» **TEXT PASSAGE**
——————

Another possibility is that Amelia got confused.  Since we don't know the exact date of Betty's reception, we don't know how many days AE and FN were castaways by this time.  Amelia could have been dehydrated, FN is thrashing around in the cabin close to delirium, the water may be rising into the body of the aircraft, the aircraft cabin was probably an oven, there's an overall tone of fear and desperation during the broadcast--all these could play havoc with memory and rational thinking.  The fact that she is giving post-mortem directions in the blind shows the state of her mind.  Even if she had given the Secret Papers to someone else, her mind may have fixated on the last thing she remembered with some emotional attachment, the "suitcase in the closet"./
Scott
3292R
Logged

Leon R White

  • TIGHAR member
  • *
  • Posts: 9
Re: Betty's Notebook dispute
« Reply #6 on: July 02, 2021, 02:40:04 PM »

Well here's a chance I never thought I'd get. 
I spoke to  the secretary in North Hollywood in Dec 1967 about Ms Earhart, and in person.  The first thing to note was that, while she was somewhat shorter then AE, on that evening she LOOKED like AE when she answered the door.  It kind of distracted me. We had a good relaxed talk. 
Using Mr. Kiney's logic, since she did not mention the secret documents to me, they must not exist.
Logged

Ross Devitt

  • TIGHAR member
  • *
  • Posts: 37
Re: Betty's Notebook dispute
« Reply #7 on: February 12, 2022, 02:23:50 AM »

Ok, this is one of my LONG musings - please forgive me.  I've been absent the Forum for some time.

Is there even the slightest possibility that Betty had patchy radio reception and was writing stuff quickly as she heard it?

Having been a radio operator in charge of comms for search operations (including sole operator of Police radio comms, and also co-ordinating Police and Civilian comms for search teams, I have seen some weird and wonderful stories written in the comms logs, that turned out to be what the operator thought they heard, but by the time they wrote it in the log, it had changed somewhat.  Even only a little error can make the notes seem wrong.

——————

» **COMPLETE THE FOLLOWING**
(A) In the forum thread, when did Leon R White speak with the secretary in North Hollywood?
(B) Say whether each statement agrees with the forum thread, answering yes or no and quoting the deciding words: (i) Leon R White spoke with the secretary over the telephone. (ii) Ross Devitt had worked as a radio operator in charge of comms for search operations. (iii) The exact date of Betty's reception is known.
(C) Repeat the part of the forum thread that opens with the words containing "Ok, this is" and closes with "she heard it?".
The rows after the forum thread are unrelated to it.

——————

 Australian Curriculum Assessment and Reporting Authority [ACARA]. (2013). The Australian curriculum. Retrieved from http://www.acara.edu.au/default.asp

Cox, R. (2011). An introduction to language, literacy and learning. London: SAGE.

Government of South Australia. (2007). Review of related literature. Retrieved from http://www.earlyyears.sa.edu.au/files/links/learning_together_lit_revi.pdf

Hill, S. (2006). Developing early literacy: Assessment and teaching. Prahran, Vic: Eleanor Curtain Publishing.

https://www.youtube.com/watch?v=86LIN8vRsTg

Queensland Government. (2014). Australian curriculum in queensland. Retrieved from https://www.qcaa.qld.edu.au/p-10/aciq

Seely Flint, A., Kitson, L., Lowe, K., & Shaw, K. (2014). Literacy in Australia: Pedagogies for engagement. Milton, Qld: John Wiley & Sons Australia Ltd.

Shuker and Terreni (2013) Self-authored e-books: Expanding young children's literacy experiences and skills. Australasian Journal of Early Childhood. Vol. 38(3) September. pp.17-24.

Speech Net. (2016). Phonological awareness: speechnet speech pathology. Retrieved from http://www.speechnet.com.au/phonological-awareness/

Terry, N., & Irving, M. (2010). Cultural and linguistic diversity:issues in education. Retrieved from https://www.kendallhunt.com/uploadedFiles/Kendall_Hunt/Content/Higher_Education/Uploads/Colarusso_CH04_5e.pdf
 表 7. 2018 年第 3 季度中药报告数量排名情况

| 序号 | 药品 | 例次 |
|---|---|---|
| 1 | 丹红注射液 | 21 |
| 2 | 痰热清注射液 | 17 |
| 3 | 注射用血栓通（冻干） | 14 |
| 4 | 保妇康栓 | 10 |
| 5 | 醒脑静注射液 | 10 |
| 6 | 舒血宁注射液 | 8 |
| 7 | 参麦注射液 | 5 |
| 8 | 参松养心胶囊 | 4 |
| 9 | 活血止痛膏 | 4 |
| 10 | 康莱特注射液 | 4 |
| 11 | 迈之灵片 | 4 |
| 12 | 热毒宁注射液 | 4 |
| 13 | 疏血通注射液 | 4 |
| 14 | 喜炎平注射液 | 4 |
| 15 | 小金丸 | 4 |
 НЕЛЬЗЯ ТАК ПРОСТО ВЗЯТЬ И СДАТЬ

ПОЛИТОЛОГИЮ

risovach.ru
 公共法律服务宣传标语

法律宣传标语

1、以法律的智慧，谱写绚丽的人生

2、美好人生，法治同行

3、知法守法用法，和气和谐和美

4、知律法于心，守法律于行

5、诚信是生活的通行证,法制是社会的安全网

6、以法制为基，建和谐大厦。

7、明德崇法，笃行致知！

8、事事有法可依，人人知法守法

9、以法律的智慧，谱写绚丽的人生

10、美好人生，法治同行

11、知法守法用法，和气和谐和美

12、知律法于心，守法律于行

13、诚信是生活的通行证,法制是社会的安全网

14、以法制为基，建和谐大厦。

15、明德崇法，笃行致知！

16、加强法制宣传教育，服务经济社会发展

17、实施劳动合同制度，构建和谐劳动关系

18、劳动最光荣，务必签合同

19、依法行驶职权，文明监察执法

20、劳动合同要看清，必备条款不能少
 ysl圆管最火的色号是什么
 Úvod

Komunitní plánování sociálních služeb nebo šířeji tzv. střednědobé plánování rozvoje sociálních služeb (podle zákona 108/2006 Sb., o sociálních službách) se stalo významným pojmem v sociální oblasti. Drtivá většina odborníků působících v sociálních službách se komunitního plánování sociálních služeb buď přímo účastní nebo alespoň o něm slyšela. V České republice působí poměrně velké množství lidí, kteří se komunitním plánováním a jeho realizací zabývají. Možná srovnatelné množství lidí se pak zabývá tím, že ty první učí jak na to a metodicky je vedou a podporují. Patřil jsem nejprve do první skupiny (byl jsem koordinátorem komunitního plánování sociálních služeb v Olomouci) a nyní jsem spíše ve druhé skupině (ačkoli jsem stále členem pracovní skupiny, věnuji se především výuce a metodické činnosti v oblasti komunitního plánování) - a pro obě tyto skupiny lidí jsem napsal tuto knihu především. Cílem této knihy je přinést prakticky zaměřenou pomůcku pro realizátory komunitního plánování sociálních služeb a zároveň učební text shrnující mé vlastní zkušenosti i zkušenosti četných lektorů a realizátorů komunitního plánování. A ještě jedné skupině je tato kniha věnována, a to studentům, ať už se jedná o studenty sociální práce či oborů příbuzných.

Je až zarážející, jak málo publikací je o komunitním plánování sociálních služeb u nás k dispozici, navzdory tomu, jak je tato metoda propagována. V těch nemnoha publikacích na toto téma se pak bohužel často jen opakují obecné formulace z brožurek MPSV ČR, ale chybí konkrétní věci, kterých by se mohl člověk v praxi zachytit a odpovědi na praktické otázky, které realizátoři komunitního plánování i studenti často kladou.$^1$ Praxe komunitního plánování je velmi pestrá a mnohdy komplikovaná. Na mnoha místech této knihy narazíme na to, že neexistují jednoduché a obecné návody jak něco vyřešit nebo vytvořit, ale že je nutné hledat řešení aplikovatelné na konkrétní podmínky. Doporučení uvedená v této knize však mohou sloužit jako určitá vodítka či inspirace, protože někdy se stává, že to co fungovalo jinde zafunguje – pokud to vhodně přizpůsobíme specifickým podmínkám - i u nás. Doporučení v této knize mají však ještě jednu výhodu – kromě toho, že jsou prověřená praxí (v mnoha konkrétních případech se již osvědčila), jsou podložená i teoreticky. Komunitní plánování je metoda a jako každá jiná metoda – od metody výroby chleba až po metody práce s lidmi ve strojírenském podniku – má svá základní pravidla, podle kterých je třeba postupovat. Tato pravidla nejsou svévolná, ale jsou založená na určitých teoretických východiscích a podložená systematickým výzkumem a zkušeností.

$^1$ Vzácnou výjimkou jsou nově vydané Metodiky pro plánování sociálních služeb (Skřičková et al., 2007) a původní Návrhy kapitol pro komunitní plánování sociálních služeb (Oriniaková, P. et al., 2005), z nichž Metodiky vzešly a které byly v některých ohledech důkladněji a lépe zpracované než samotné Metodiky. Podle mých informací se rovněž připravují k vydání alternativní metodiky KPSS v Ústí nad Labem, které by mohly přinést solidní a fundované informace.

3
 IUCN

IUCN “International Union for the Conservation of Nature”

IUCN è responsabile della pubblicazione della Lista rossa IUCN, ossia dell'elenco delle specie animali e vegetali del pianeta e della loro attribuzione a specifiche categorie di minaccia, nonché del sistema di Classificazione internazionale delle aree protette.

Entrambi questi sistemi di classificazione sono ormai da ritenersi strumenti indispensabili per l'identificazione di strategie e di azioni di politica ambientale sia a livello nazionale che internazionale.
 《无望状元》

——————

» **SET OF ANSWERS**
(A) December 1967.

(B)
(i) No: "I spoke to  the secretary in North Hollywood in Dec 1967 about Ms Earhart, and in person."
(ii) Yes: "Having been a radio operator in charge of comms for search operations"
(iii) No: "we don't know the exact date of Betty's reception"

(C)
Ok, this is one of my LONG musings - please forgive me.  I've been absent the Forum for some time.

Is there even the slightest possibility that Betty had patchy radio reception and was writing stuff quickly as she heard it?